ENTRIES SHOWN:
*** Begin section ***

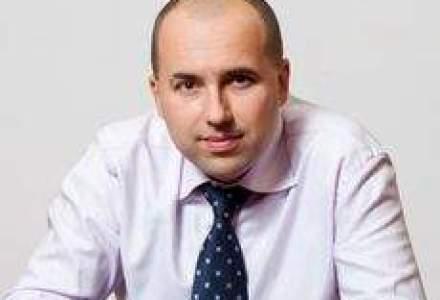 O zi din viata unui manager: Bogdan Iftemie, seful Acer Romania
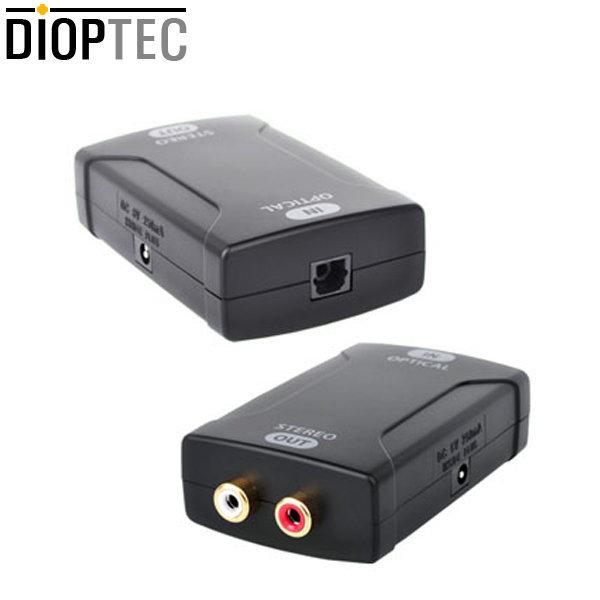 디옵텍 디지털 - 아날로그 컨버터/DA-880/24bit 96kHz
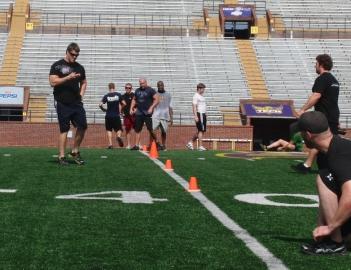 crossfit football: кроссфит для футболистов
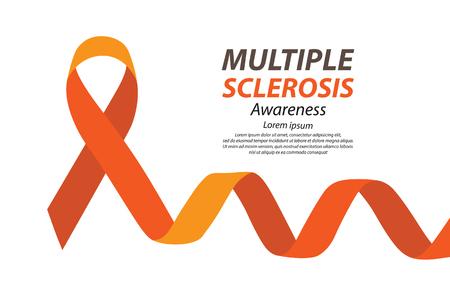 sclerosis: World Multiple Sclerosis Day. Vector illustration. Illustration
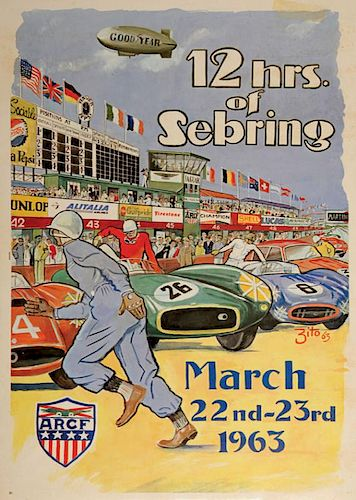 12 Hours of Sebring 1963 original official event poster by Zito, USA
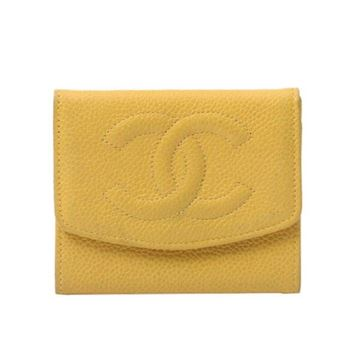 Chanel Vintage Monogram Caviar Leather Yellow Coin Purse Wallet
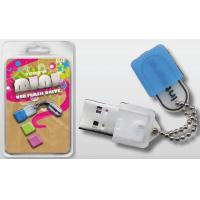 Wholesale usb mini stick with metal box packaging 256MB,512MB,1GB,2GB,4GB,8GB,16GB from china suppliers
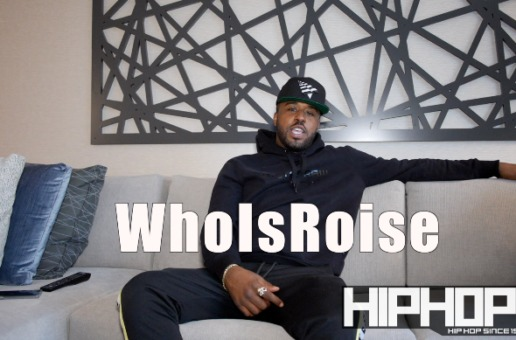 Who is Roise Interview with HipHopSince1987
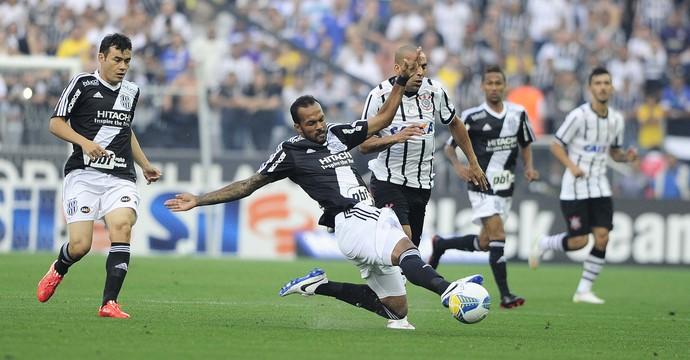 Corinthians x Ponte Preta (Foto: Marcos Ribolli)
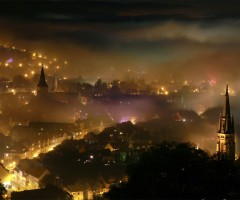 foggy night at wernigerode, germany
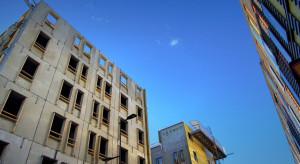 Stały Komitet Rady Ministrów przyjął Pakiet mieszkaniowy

*** End section ***

Starting with the line that contains "foggy night at wernigerode, germany" and ending with the last line of the material, every line must be written out exactly; no other lines and no pictures are wanted.

 foggy night at wernigerode, germany
 Stały Komitet Rady Ministrów przyjął Pakiet mieszkaniowy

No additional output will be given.